Audio Embeddings with Lightning & Hydra

This project is a clean, modular, and scalable implementation of audio embedding models using PyTorch Lightning and Hydra in a self-supervised learning (SSL) regime. It is originally based on the lightning-hydra-template, designed to be extensible and runnable on local or cluster environments, and currently supports SSL training for Audio-JEPA, RQA-JEPA, BEST-RQ (ViT based), and BEST-RQ-2 architectures, with more coming up.

🎯 Goal

The goal of this project is to provide a robust codebase for training and experimenting with audio embedding models.

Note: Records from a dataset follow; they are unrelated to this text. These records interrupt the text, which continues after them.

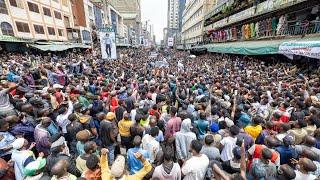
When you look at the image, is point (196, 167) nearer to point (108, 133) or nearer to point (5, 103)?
point (108, 133)

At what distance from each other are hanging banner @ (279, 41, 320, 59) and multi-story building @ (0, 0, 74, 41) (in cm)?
2531

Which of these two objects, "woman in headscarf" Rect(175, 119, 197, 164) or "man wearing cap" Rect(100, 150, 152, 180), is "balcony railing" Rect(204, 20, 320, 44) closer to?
"woman in headscarf" Rect(175, 119, 197, 164)

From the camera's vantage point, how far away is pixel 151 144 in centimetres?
418

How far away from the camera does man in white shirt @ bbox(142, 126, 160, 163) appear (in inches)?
164

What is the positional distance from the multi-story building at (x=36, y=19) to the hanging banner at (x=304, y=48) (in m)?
25.3

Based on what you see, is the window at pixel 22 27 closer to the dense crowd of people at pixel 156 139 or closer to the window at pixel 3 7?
the window at pixel 3 7

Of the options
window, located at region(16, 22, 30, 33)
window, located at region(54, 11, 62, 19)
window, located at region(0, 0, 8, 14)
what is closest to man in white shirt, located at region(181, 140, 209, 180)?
window, located at region(0, 0, 8, 14)

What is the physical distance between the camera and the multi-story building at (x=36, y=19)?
23797 mm

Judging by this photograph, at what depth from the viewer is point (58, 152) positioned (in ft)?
11.9

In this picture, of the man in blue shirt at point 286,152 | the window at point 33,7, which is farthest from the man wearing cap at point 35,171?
the window at point 33,7

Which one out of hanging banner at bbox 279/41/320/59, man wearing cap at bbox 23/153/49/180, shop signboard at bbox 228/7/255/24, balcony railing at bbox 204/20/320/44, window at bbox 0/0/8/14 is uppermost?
window at bbox 0/0/8/14

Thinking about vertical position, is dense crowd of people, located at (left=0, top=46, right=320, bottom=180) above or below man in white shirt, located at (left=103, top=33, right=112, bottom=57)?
below

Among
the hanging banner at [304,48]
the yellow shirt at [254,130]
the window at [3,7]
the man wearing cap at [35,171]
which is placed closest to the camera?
the man wearing cap at [35,171]

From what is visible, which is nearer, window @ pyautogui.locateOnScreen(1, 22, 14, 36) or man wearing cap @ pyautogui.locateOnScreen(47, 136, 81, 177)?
man wearing cap @ pyautogui.locateOnScreen(47, 136, 81, 177)
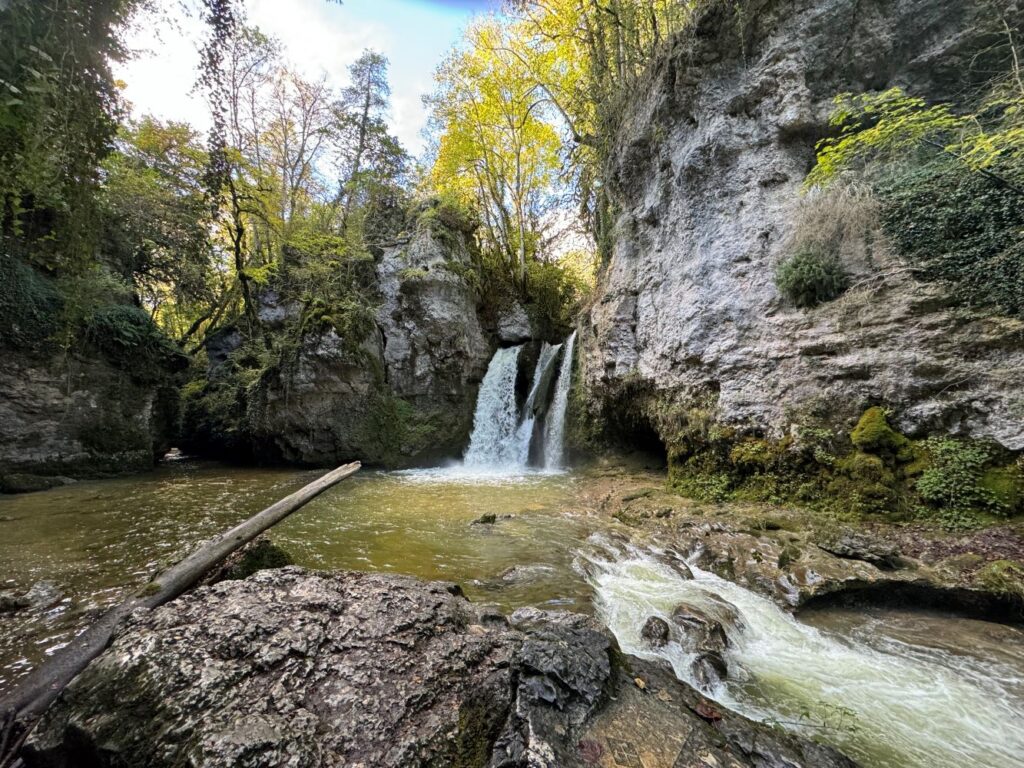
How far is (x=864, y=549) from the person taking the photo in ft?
15.1

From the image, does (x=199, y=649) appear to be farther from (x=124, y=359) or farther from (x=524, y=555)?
(x=124, y=359)

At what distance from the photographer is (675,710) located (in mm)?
2188

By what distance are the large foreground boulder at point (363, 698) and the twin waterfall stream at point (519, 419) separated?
9.96 m

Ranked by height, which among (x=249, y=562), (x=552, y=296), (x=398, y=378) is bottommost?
(x=249, y=562)

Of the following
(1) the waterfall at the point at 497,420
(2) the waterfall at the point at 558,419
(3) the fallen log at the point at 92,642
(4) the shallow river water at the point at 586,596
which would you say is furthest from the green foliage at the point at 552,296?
(3) the fallen log at the point at 92,642

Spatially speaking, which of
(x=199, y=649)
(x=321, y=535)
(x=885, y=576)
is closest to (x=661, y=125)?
(x=885, y=576)

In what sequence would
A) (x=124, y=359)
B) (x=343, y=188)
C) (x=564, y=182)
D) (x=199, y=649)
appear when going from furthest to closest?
(x=343, y=188)
(x=564, y=182)
(x=124, y=359)
(x=199, y=649)

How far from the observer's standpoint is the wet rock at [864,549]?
4453mm

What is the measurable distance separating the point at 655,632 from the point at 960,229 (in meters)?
6.89

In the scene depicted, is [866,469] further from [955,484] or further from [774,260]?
[774,260]

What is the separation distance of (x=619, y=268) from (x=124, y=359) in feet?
45.2

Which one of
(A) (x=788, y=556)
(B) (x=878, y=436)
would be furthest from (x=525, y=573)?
(B) (x=878, y=436)

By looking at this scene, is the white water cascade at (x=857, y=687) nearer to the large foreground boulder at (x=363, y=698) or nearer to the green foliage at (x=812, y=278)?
the large foreground boulder at (x=363, y=698)

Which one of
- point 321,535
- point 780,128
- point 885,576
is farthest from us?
point 780,128
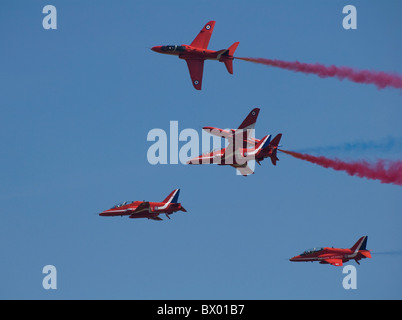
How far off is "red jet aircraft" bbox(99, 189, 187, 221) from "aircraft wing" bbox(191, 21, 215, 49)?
1285 centimetres

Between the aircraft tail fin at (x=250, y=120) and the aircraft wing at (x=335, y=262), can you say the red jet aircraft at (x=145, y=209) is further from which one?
the aircraft wing at (x=335, y=262)

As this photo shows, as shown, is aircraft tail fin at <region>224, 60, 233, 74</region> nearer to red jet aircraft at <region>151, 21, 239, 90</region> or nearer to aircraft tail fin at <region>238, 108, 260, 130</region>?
red jet aircraft at <region>151, 21, 239, 90</region>

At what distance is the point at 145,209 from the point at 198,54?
12848mm

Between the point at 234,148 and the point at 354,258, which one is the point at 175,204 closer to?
the point at 234,148

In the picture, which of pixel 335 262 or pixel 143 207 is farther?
pixel 335 262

Key features include:

Modular Architecture: Components like Spectrogram, Masking, and ViT are decoupled.
Configurable Positional Embeddings: Support for RoPE (2D Rotary Embeddings), SinCos (2D Sinusoidal), and Learnable embeddings.
Hydra Configuration: flexible experiment management via hierarchical config files.
Lightning Trainer: Simplified training loop, logging, and checkpointing.
Modern Tooling: Uses uv for fast and reliable dependency management.

🚀 Installation

This project uses uv for dependency management.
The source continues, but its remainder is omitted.